## PROBLEM REQUIREMENTS
Everything from the line containing "What distance from" to the final line of the records below should be given again exactly, and nothing else.

Data items
— Start —

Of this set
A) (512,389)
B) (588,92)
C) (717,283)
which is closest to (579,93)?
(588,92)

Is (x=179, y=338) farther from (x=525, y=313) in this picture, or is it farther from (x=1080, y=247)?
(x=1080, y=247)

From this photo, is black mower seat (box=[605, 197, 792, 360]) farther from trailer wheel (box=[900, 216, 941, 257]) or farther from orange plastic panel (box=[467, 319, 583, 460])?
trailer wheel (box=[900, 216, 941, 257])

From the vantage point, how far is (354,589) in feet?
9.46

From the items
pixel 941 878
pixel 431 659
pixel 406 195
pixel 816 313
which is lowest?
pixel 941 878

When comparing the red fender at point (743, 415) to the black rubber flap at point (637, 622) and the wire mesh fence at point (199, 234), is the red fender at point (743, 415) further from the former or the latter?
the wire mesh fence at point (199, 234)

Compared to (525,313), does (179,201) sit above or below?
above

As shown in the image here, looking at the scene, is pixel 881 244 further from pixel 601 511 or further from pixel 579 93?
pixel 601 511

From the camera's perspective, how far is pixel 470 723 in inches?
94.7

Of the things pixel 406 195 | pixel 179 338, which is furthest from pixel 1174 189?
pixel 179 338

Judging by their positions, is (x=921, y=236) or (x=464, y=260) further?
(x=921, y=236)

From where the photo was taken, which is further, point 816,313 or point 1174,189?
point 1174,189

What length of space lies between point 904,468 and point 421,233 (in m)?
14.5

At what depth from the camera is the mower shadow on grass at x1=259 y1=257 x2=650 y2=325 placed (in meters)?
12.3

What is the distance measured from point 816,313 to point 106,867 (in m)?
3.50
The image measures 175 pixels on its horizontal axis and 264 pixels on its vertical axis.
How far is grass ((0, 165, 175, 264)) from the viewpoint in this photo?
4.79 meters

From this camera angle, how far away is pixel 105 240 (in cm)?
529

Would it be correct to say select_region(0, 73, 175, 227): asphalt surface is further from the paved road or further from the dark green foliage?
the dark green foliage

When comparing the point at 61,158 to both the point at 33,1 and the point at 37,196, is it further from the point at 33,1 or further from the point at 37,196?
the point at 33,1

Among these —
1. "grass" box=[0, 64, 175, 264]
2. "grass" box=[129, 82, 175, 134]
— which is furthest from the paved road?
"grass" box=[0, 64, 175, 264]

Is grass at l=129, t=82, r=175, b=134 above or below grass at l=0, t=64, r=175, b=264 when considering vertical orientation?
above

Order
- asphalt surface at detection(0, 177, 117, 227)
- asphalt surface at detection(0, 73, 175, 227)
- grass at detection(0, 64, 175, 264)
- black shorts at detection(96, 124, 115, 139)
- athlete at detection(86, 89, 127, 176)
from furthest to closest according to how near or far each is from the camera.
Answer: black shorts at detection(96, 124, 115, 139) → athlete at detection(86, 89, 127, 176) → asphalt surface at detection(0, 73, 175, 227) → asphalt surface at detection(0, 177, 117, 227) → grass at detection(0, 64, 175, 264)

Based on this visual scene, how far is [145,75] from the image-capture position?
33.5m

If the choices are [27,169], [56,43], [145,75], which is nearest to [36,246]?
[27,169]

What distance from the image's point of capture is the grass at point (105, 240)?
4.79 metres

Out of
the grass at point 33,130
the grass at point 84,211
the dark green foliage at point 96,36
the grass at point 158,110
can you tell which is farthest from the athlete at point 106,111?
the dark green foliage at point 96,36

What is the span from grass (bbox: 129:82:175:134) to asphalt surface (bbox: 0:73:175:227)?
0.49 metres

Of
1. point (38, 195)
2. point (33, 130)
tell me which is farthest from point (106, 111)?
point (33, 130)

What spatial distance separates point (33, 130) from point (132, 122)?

— End —

## WRITTEN ANSWER
What distance from the image's point of capture is the grass at point (105, 240)?
4.79 metres

Out of
the grass at point 33,130
the grass at point 84,211
the dark green foliage at point 96,36
the grass at point 158,110
can you tell which is farthest from the athlete at point 106,111?
the dark green foliage at point 96,36

What is the span from grass (bbox: 129:82:175:134) to asphalt surface (bbox: 0:73:175:227)?
0.49 metres

Of
1. point (38, 195)
2. point (33, 130)
tell me which is farthest from point (106, 111)?
point (33, 130)

What spatial distance separates point (33, 130) from point (132, 122)?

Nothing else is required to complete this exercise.